Likelihood based on $\bar{Y}$: \[L(\mu \mid \bar{y}) \propto \exp\left[-\frac{n(\bar{y} - \mu)^2}{2\sigma^2}\right]\]

These are proportional as functions of $\mu$, confirming the theorem.

Important Caveat

Using the pdf of a statistic as the likelihood is valid if and only if** that statistic is sufficient.**

Statistic	Sufficient?	Can use its pdf as likelihood?
$\bar{Y}$ for $N(\mu, \sigma^2)$ with $\sigma^2$ known	✅ Yes	✅ Yes
$\max Y_i$ for Uniform$(0, \theta)$	✅ Yes	✅ Yes
Sample median for $N(\mu, \sigma^2)$	❌ No (not sufficient)	❌ No
$\bar{Y}$ for Uniform$(0, \theta)$	❌ No	❌ No

Practical Takeaway

Find a sufficient statistic $T$ for $\theta$ (often using the Factorization Theorem)
Derive the sampling distribution of $T$ (pdf/pmf $f_T(t \mid \theta)$)
Use $f_T(t \mid \theta)$ as the likelihood for Bayesian or frequentist inference
The full data can be discarded — no information is lost

This principle is fundamental to both frequentist (MLE, sufficiency) and Bayesian (conjugate priors) inference.

References

Fisher, R. A. (1922).

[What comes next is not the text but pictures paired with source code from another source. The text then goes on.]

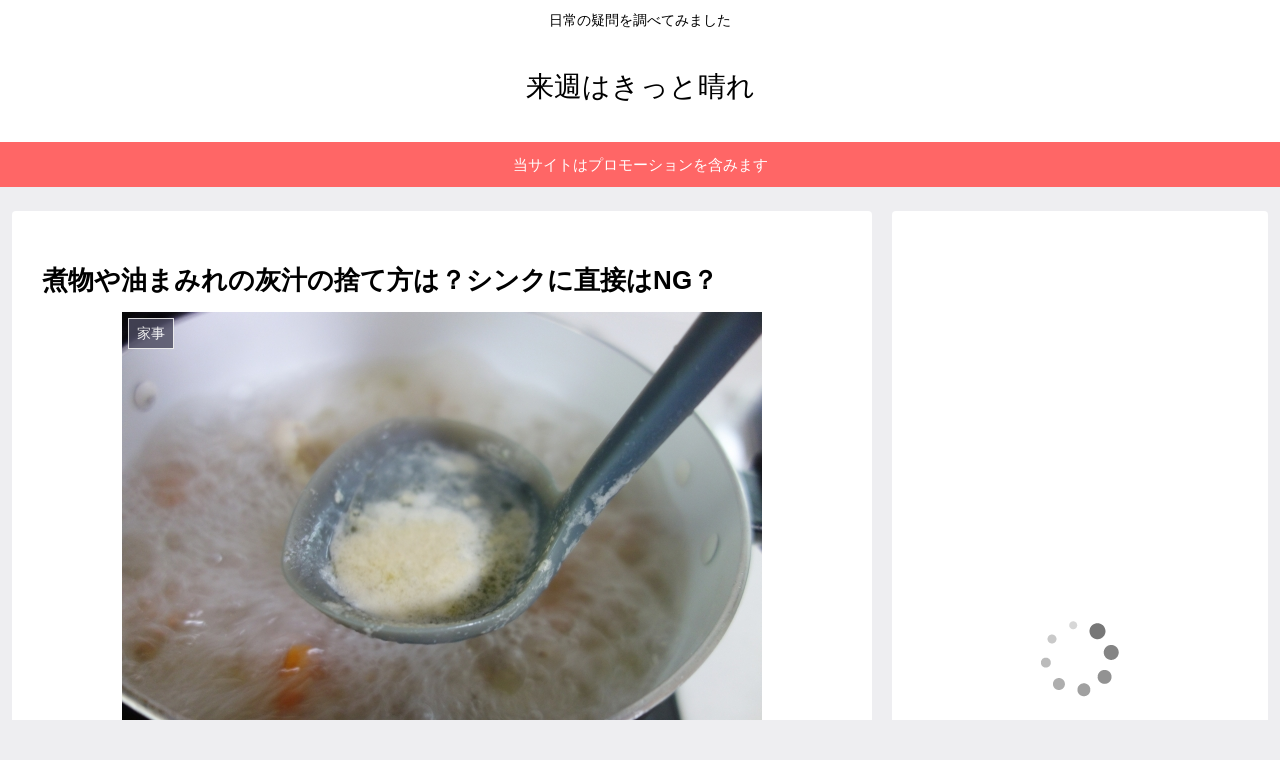

--- FILE ---
content_type: text/html; charset=utf-8
request_url: https://www.google.com/recaptcha/api2/aframe
body_size: 270
content:
<!DOCTYPE HTML><html><head><meta http-equiv="content-type" content="text/html; charset=UTF-8"></head><body><script nonce="2f95SdOJiS_370JMjqMoUQ">/** Anti-fraud and anti-abuse applications only. See google.com/recaptcha */ try{var clients={'sodar':'https://pagead2.googlesyndication.com/pagead/sodar?'};window.addEventListener("message",function(a){try{if(a.source===window.parent){var b=JSON.parse(a.data);var c=clients[b['id']];if(c){var d=document.createElement('img');d.src=c+b['params']+'&rc='+(localStorage.getItem("rc::a")?sessionStorage.getItem("rc::b"):"");window.document.body.appendChild(d);sessionStorage.setItem("rc::e",parseInt(sessionStorage.getItem("rc::e")||0)+1);localStorage.setItem("rc::h",'1763266416958');}}}catch(b){}});window.parent.postMessage("_grecaptcha_ready", "*");}catch(b){}</script></body></html>

--- FILE ---
content_type: application/javascript; charset=utf-8
request_url: https://mtwidget04.affiliate.rakuten.co.jp/?rakuten_design=slide&rakuten_affiliateId=11f73309.02a21ea3.11f7330a.5535c41a&rakuten_items=ctsmatch&rakuten_genreId=0&rakuten_size=336x280&rakuten_pattern=H2D&rakuten_target=_blank&rakuten_theme=gray&rakuten_border=off&rakuten_auto_mode=on&rakuten_genre_title=off&rakuten_pointbackId=_RTmtlk20000152&rakuten_no_link=off&rakuten_no_afl=off&rakuten_no_logo=off&rakuten_undispGenre=off&rakuten_wmode=off&rakuten_noScrollButton=off&rakuten_bgColor=FFFFFF&rakuten_txtColor=1D54A7&rakuten_captionColor=000000&rakuten_moverColor=C00000&rakuten_recommend=on&rakuten_service_flag=ichiba&rakuten_adNetworkId=&rakuten_adNetworkUrl=&rakuten_searchKeyword=&rakuten_disableLogo=&rakuten_moverItembgColor=&rakuten_moverCaptionColor=&rakuten_slideSpeed=250&rakuten_moreInfoColor=red&rakuten_subTxtColor=&rakuten_loadingImage=auto&rakuten_imageDisplay=auto&rakuten_txtDisplay=auto&rakuten_captionDisplay=auto&rakuten_moreInfoDisplay=auto&rakuten_txtRow=auto&rakuten_captionRow=auto&rakuten_auto_interval=6000&rakuten_imageSize=auto&rakuten_slideCell=auto&rakuten_slideDirection=auto&rakuten_order=0,1,2,3&rakuten_loadingTimeout=0&rakuten_mediaId=&rakuten_measurementId=-_ver--new_18_-&rakuten_pointSiteId=&rakuten_isAdvanced=false&rakuten_isIE=false&rakuten_deviceType=PC&rakuten_itemAmount=20&rakuten_tLogFrequency=10&rakuten_timestamp=1763266414241&rakuten_optout=off&rakuten_deeplink=on&rakuten_pUrl=https%3A%2F%2Fchiaritabi.com%2F2021%2F01%2F08%2F%25E7%2585%25AE%25E7%2589%25A9%25E3%2582%2584%25E6%25B2%25B9%25E3%2581%25BE%25E3%2581%25BF%25E3%2582%258C%25E3%2581%25AE%25E7%2581%25B0%25E6%25B1%2581%25E3%2581%25AE%25E6%258D%25A8%25E3%2581%25A6%25E6%2596%25B9%25E3%2581%25AF%25EF%25BC%259F%25E3%2582%25B7%25E3%2583%25B3%25E3%2582%25AF%25E3%2581%25AB%25E7%259B%25B4%25E6%258E%25A5%2F&rakuten_version=20230106&rakuten_datatype=json
body_size: 2023
content:
{"query":"?rakuten_design=slide&rakuten_affiliateId=11f73309.02a21ea3.11f7330a.5535c41a&rakuten_items=ctsmatch&rakuten_genreId=0&rakuten_size=336x280&rakuten_pattern=H2D&rakuten_target=_blank&rakuten_theme=gray&rakuten_border=off&rakuten_auto_mode=on&rakuten_genre_title=off&rakuten_pointbackId=_RTmtlk20000152&rakuten_no_link=off&rakuten_no_afl=off&rakuten_no_logo=off&rakuten_undispGenre=off&rakuten_wmode=off&rakuten_noScrollButton=off&rakuten_bgColor=FFFFFF&rakuten_txtColor=1D54A7&rakuten_captionColor=000000&rakuten_moverColor=C00000&rakuten_recommend=on&rakuten_service_flag=ichiba&rakuten_adNetworkId=&rakuten_adNetworkUrl=&rakuten_searchKeyword=&rakuten_disableLogo=&rakuten_moverItembgColor=&rakuten_moverCaptionColor=&rakuten_slideSpeed=250&rakuten_moreInfoColor=red&rakuten_subTxtColor=&rakuten_loadingImage=auto&rakuten_imageDisplay=auto&rakuten_txtDisplay=auto&rakuten_captionDisplay=auto&rakuten_moreInfoDisplay=auto&rakuten_txtRow=auto&rakuten_captionRow=auto&rakuten_auto_interval=6000&rakuten_imageSize=auto&rakuten_slideCell=auto&rakuten_slideDirection=auto&rakuten_order=0,1,2,3&rakuten_loadingTimeout=0&rakuten_mediaId=&rakuten_measurementId=-_ver--new_18_-&rakuten_pointSiteId=&rakuten_isAdvanced=false&rakuten_isIE=false&rakuten_deviceType=PC&rakuten_itemAmount=20&rakuten_tLogFrequency=10&rakuten_timestamp=1763266414241&rakuten_optout=off&rakuten_deeplink=on&rakuten_pUrl=https%3A%2F%2Fchiaritabi.com%2F2021%2F01%2F08%2F%25E7%2585%25AE%25E7%2589%25A9%25E3%2582%2584%25E6%25B2%25B9%25E3%2581%25BE%25E3%2581%25BF%25E3%2582%258C%25E3%2581%25AE%25E7%2581%25B0%25E6%25B1%2581%25E3%2581%25AE%25E6%258D%25A8%25E3%2581%25A6%25E6%2596%25B9%25E3%2581%25AF%25EF%25BC%259F%25E3%2582%25B7%25E3%2583%25B3%25E3%2582%25AF%25E3%2581%25AB%25E7%259B%25B4%25E6%258E%25A5%2F&rakuten_version=20230106&rakuten_datatype=json&ruleId=responsive336x280","viewapi":"https://mtwidget05.affiliate.ashiato.rakuten.co.jp","styling":"//static.affiliate.rakuten.co.jp/widget/html/stylesheets/pc_pcview_all.css","scripting":"//static.affiliate.rakuten.co.jp/widget/html/javascripts/front_merged.js"}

On the mathematical foundations of theoretical statistics.
Neyman, J. (1935). Su un teorema concernente le cosiddette statistiche sufficienti.
Halmos, P. R., & Savage, L. J. (1949). Application of the Radon-Nikodym theorem to the theory of sufficient statistics.
Birnbaum, A. (1962). On the foundations of statistical inference.